START Source excerpt

I totally know the feeling of "wishing" you had found something the other had done wrong. I feel like way a lot, too, about my relationship, but that's just because I hate being "the bad guy"... if he would do something wrong that I would have a great excuse to leave, guilt free, and everyone would be on my side.

But; that's not the truth and not what we NEED. That's victimizing ourselves, which is not empowering, and is not teaching us anything. While on this journey; whether you stay or leave, you need to start looking at yourself too. There's a reason that you are not happy, and it may not be entirely HIS fault. We all bring things to the table; and if you want any chance of making this, or a future relationship work, you have to be willing to go inside and check yourself. It's easy to blame, but no one is perfect, and i know for a fact, there are things you're doing that are not helping the situation.

I've been reading a book called "Warrior Goddess Training" by Heatherash Amara; and it touches on being your own source of love and empowerment. Forgiveness will set you free, and it's not about what others do, it's about how you react to what others do. When we have unripened emotions or traumas, they will continue to resurface until we choose to acknowledge and deal with them.

END Source excerpt

== What to work on ==
a. From the records, pull out every line that contains the word "photo".
b. Write the next part of the forum post on relationships and self-reflection, picking up after its final sentence.

START Rows

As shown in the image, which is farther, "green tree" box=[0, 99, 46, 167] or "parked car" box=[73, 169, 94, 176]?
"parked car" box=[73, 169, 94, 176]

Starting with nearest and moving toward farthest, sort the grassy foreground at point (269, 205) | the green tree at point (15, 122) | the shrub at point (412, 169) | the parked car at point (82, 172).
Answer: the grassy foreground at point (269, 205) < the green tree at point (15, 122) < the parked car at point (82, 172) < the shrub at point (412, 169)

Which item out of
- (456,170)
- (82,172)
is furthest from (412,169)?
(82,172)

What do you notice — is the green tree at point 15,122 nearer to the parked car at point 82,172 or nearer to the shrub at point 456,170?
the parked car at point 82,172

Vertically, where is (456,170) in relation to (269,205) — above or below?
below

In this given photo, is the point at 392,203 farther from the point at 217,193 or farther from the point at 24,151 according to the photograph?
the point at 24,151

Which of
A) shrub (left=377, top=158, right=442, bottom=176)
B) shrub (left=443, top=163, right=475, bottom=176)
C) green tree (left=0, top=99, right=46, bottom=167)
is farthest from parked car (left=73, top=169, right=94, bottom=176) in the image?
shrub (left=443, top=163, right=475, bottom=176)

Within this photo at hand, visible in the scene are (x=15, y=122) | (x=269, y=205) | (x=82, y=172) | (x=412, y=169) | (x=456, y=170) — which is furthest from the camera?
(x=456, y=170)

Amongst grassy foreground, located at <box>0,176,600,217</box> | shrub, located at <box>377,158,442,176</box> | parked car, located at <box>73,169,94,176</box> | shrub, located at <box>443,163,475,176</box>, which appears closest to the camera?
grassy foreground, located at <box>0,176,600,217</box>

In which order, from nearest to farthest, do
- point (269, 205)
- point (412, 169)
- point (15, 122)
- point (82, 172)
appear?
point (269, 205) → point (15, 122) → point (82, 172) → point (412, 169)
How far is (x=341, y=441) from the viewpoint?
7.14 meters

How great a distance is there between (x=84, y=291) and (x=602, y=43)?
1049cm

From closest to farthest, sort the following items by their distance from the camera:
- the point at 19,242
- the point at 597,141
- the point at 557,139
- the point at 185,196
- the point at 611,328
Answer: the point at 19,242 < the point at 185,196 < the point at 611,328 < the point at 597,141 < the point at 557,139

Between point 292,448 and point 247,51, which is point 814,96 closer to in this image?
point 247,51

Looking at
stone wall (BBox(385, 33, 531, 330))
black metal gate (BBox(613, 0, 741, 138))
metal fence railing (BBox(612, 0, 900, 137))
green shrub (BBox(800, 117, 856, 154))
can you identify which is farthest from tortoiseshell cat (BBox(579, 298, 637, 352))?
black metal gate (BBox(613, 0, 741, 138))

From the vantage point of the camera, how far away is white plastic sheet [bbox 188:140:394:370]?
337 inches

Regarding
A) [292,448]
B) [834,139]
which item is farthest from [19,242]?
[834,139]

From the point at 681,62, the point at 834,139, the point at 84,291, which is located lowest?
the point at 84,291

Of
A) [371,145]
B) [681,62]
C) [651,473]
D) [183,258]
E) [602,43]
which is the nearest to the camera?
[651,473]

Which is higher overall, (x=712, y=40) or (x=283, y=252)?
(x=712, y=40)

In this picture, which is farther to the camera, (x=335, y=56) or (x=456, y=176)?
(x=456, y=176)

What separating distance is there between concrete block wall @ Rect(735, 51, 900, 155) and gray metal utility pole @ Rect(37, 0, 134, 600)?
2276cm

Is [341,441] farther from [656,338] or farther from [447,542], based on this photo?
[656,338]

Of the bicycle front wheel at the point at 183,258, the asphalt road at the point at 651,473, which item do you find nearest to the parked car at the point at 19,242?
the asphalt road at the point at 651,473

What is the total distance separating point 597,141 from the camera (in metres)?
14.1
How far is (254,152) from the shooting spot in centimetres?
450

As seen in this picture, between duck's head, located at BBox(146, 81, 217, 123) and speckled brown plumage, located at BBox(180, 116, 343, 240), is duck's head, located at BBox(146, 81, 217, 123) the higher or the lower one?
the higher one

END Rows

== Solved tasks ==
a.
In this given photo, is the point at 392,203 farther from the point at 217,193 or farther from the point at 24,151 according to the photograph?
Within this photo at hand, visible in the scene are (x=15, y=122) | (x=269, y=205) | (x=82, y=172) | (x=412, y=169) | (x=456, y=170) — which is furthest from the camera?
Is [341,441] farther from [656,338] or farther from [447,542], based on this photo?

b.
It's an empowering book, and I suggest all women read it. It allows us to come out of that victim role, and be strong in our decisions and needs and to stop feeling so guilty about setting boundaries and wanting our needs met.

It may be a great book for you to read!


----------



## Not sure anymore (Oct 10, 2015)

flyhigher said:


> I totally know the feeling of "wishing" you had found something the other had done wrong. I feel like way a lot, too, about my relationship, but that's just because I hate being "the bad guy"... if he would do something wrong that I would have a great excuse to leave, guilt free, and everyone would be on my side.


You're right I have thought about how much easier it would be, but not because I care about what others think. I know my husband and how he will react as soon as I start this conversation. He will turn it around to make me the bad guy. A few years ago I tried to have this conversation not with the intention of leaving then but saying that I was coming close. All I got was how selfish I was and how could I tear our family apart.



flyhigher said:


> I It's easy to blame, but no one is perfect, and i know for a fact, there are things you're doing that are not helping the situation.


You're also right that I am not blameless in this. I am not perfect and I should have paid more attention to my marriage. When I started noticing things weren't going well and tried to talk to him I got "You just aren't as attractive as you used to be", "You are not the same person I married" and one of my favorites "You can't rely on me for you happiness." So I'm sure there are things I'm doing that are not helping the situation.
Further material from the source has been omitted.